→ Task goal:
Please pull out every line in the items below that contains the word "closest". Case counts.

Picture-based spatial questions:

........

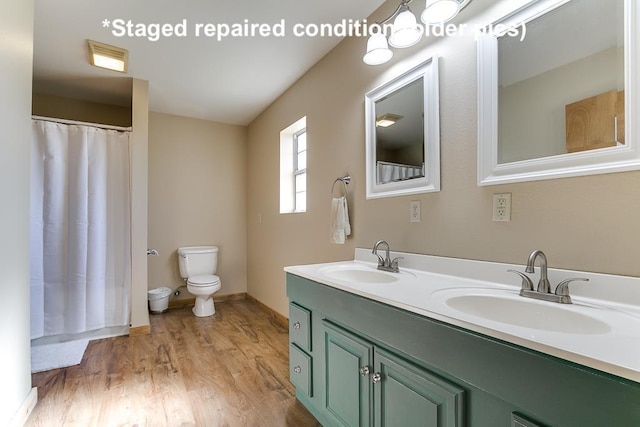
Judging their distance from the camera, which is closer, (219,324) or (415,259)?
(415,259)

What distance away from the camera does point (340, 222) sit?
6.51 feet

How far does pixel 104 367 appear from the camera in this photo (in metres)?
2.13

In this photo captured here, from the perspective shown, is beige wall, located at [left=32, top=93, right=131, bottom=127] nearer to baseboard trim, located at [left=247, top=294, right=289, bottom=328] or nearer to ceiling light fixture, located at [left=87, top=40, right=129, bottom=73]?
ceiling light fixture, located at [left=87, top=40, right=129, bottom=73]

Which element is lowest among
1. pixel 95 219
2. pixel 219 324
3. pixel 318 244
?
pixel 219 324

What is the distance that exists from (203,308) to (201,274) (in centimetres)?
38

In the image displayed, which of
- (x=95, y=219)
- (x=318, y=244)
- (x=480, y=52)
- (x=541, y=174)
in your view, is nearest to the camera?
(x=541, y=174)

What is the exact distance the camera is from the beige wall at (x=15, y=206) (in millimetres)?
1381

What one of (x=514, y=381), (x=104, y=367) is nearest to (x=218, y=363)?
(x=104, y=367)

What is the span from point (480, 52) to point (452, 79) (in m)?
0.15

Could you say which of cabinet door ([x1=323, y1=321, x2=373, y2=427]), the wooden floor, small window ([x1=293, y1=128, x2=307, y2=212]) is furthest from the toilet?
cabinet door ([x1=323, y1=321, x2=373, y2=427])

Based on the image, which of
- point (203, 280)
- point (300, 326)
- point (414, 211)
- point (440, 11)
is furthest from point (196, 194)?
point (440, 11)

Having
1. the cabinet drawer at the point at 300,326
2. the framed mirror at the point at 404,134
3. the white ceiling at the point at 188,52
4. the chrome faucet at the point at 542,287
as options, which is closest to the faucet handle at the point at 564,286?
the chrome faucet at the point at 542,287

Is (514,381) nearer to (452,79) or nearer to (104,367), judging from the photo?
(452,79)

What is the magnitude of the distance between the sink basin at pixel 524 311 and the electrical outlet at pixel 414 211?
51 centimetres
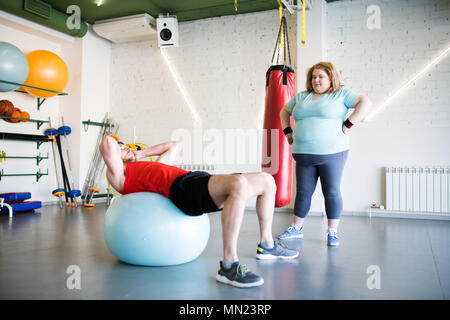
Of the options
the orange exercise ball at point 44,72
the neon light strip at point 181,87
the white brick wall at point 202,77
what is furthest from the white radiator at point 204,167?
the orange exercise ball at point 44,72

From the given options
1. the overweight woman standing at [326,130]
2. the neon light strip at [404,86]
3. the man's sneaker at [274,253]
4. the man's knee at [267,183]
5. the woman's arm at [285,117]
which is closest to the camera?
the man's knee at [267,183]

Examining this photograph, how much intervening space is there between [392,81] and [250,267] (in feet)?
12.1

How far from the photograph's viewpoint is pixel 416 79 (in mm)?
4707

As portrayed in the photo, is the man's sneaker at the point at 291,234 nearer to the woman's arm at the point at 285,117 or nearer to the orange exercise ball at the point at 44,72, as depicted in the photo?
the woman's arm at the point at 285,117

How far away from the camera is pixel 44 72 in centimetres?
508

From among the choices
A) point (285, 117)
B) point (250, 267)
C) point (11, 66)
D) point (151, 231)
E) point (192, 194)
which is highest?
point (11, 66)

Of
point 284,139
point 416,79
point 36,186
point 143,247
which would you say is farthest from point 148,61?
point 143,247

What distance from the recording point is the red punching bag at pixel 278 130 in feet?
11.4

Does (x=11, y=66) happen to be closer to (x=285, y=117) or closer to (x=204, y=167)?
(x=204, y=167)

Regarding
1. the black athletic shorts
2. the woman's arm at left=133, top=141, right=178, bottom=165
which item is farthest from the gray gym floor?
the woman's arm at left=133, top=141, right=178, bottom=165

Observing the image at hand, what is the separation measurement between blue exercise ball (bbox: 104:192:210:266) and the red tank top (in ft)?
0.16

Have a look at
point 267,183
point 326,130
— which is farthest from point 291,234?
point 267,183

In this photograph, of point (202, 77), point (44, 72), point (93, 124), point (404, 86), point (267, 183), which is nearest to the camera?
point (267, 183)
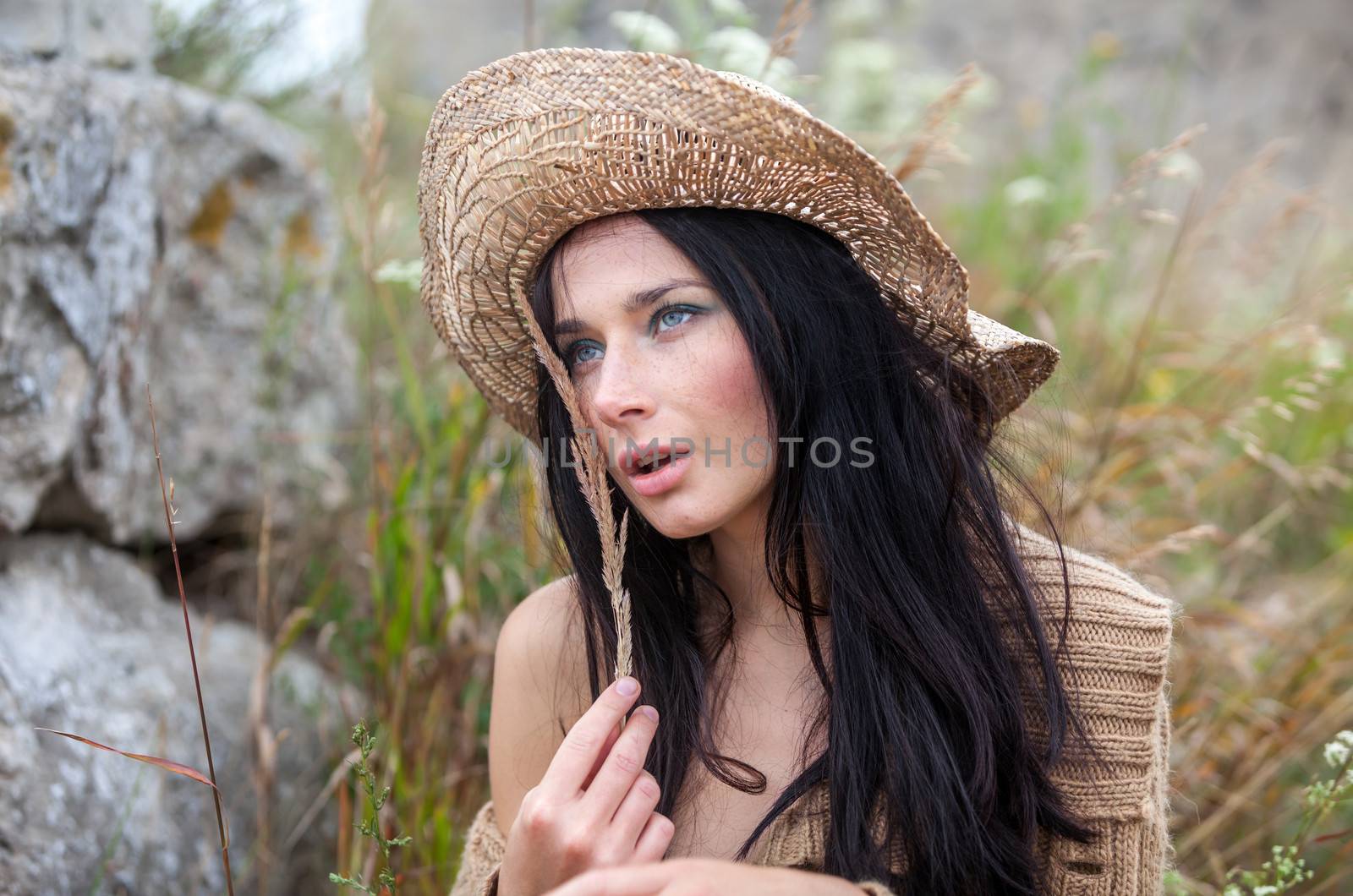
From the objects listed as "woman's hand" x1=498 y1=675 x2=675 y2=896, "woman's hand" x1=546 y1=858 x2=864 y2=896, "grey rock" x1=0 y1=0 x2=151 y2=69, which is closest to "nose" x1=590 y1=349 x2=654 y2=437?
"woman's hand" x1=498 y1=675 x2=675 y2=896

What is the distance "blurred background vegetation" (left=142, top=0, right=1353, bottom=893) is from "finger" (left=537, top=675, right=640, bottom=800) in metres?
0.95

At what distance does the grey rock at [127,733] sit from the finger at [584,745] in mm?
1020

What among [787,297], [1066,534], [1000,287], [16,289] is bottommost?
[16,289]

........

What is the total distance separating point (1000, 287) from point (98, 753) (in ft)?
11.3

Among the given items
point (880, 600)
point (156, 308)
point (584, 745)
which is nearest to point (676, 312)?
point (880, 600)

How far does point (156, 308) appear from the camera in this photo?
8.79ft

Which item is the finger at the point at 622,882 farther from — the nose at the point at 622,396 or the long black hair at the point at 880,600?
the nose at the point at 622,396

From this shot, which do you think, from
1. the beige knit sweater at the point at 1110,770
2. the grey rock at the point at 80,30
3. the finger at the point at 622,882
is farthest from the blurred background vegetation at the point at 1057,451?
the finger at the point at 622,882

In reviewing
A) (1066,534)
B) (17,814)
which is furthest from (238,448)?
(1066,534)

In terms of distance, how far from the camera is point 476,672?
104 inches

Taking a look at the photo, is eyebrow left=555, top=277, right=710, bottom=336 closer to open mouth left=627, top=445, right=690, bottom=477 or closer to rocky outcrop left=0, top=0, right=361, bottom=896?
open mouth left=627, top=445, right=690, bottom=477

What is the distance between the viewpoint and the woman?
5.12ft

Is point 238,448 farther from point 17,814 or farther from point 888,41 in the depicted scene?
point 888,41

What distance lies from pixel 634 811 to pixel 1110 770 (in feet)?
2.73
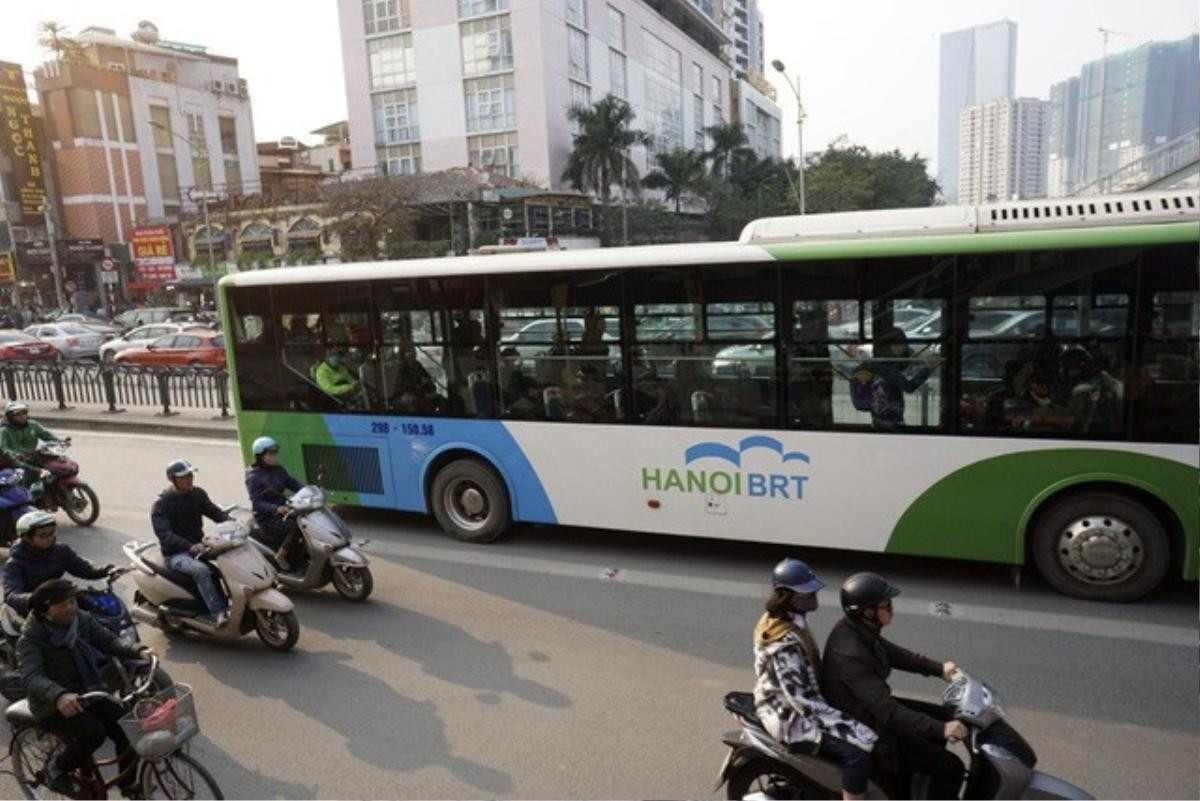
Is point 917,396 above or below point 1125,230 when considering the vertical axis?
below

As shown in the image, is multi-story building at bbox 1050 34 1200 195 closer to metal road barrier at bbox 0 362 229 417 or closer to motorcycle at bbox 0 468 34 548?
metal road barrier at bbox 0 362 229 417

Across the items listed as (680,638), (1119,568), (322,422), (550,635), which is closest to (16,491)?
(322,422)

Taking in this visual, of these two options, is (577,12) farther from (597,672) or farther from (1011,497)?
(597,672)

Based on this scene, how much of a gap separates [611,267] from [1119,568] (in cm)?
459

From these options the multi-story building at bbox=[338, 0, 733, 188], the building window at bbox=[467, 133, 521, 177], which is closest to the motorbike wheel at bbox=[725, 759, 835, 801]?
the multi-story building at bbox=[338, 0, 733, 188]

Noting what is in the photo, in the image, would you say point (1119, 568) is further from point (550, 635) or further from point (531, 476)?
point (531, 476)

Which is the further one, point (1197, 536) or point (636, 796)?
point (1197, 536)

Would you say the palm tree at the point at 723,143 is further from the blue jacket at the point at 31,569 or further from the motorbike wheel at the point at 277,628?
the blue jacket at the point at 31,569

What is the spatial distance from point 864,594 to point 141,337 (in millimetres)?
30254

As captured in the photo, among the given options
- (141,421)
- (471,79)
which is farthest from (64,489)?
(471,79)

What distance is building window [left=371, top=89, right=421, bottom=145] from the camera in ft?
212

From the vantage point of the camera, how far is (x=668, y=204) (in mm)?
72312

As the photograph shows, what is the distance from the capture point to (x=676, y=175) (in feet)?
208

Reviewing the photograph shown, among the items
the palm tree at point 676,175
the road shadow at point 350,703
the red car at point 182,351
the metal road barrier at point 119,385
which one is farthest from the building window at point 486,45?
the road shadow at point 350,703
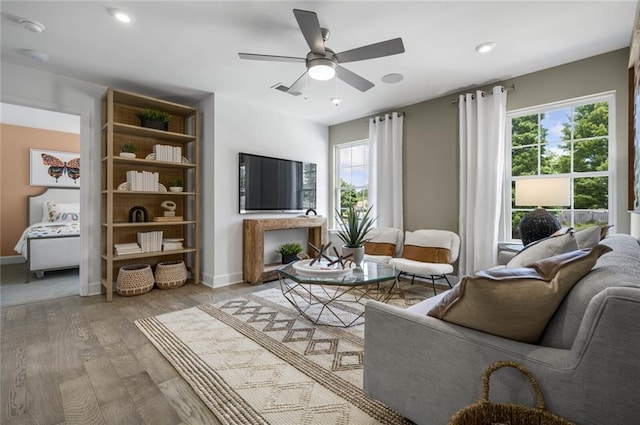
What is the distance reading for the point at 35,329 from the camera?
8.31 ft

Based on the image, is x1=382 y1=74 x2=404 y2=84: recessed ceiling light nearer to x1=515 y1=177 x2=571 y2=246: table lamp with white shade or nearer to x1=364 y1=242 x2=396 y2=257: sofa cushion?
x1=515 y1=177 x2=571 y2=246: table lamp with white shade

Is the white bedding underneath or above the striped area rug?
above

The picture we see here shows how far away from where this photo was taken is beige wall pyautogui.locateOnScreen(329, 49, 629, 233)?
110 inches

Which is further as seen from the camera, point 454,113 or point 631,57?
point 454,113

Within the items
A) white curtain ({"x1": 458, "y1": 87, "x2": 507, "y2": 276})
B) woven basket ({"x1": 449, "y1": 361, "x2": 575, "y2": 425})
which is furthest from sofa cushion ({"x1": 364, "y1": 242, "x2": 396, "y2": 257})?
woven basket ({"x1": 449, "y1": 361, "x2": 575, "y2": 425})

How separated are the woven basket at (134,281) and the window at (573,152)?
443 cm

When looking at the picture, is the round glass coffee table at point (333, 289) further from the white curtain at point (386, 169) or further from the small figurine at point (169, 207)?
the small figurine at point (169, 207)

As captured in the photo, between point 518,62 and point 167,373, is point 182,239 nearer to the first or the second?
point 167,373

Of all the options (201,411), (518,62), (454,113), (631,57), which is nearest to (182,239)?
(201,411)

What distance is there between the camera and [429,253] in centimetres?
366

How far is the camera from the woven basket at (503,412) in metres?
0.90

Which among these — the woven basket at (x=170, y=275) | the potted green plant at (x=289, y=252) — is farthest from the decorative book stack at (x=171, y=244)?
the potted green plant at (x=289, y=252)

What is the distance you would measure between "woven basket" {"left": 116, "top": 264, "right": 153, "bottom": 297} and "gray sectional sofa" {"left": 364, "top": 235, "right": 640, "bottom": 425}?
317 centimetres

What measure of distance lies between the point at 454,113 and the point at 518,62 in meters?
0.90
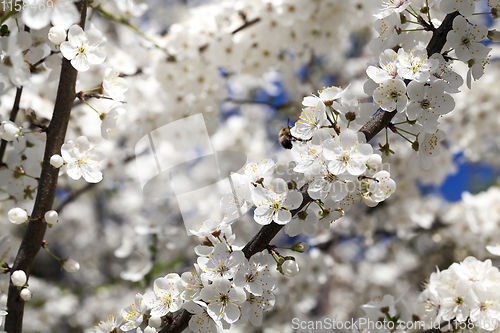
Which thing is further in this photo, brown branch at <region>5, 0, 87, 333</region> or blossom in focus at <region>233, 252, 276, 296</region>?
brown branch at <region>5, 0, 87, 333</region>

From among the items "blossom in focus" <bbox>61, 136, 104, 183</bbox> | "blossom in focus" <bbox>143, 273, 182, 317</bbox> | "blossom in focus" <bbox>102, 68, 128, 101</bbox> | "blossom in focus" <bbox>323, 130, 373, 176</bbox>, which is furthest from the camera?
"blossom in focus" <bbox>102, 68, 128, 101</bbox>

........

→ Problem solution:
as options, which is closest to the faucet handle at the point at 564,286?
which is closest to the camera?
From the objects listed as "woman's hand" x1=498 y1=675 x2=675 y2=896, "woman's hand" x1=546 y1=858 x2=864 y2=896, "grey rock" x1=0 y1=0 x2=151 y2=69, which is closest to "nose" x1=590 y1=349 x2=654 y2=437?
Across the items listed as (680,638), (1119,568), (322,422), (550,635), which is closest to (16,491)?
From these options the multi-story building at bbox=[338, 0, 733, 188], the building window at bbox=[467, 133, 521, 177], which is closest to the motorbike wheel at bbox=[725, 759, 835, 801]?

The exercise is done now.